I had returned to England 1975-8 to serve a curacy and when I returned to the USA all hell had broken loose with a new prayerbook that was being imposed in a totalitarian manner in spite of promises to the contrary. There was also the flouting of canon in the first US womens’ ordination and the subsequent caving in of GC to a “fact on the ground.” After this came huge disintegration and the response seems to me to have been one of progressively imposing a set of hierarchical norms that are increasingly narrowly defined. Sadly also in my mind, less and less consonant with the Christian Faith as I would recognize it. When doctrinally defined as above it cannot even be Anglican.

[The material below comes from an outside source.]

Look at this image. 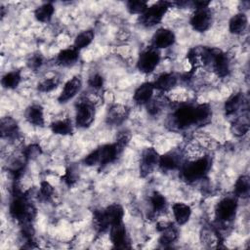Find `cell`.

So what have I done. Rather than become something else qua denomination, I could either have opted out and become ACNA, where most of my friends are or move somewhere else in the Communion and maintain my relationships on both sides of the “divide” in the USA. I chose the latter and am greatly blessed.
Meanwhile I really am very critical of what the leaders of TEC have made of TEC. I neither recognize them as Anglican - PB, Bruno, Robinson et al., since they have torn apart the Communion as we knew it with their innovations based upon spurious interpretation and revision and also in the face of complete unity in telling TEC not to do these things. They have also torn apart TEC as it was and are making it into an ever more intolerant totalitarian entity that neither brooks dissent nor respects the Communion of which it was meant to be a part. I am still part of this TEC but as an exile. I still attend a TEC church in the US whenever I am visiting and indeed much missionary support comes from faithful churches and individuals who are still in TEC. I guess I can never stop being what I was born into, nurtured in and spent my life ministering. My monumental sadness is that TEC is acting so horribly and this means that I will continue to object strongly and vocally.
Tony I agree:
Charles, I think that you do understand the dynamics of the current crisis in Anglicanism. However, the old establishment, as you put it, did not act in the authoritarian manner of the liberals now in power. You may recall that on women’s ordination a conscience clause was accepted by the old liberals for those who could not accept w.o. The new liberals removed that clause and made it mandatory for all dioceses. They sent in bishops and others to pressure dioceses like Fort Worth to get with the program. The liberals now in power are totalitarians who, for the most part, brook no dissent.
In the end there is a tension between congregational and hierarchical, confessional and whatever the alternative is - because creedal to me means confessional. Meanwhile we are all called to be Christians first, live in charity, find the effective way to witness to Christ in this generation and resist the enemy who continues to prowl and take on false guises.
Think how much we could help the true physical needs of the world, especially Haiti, if we were not consuming ourselves with lawsuits. Jarndyce anyone?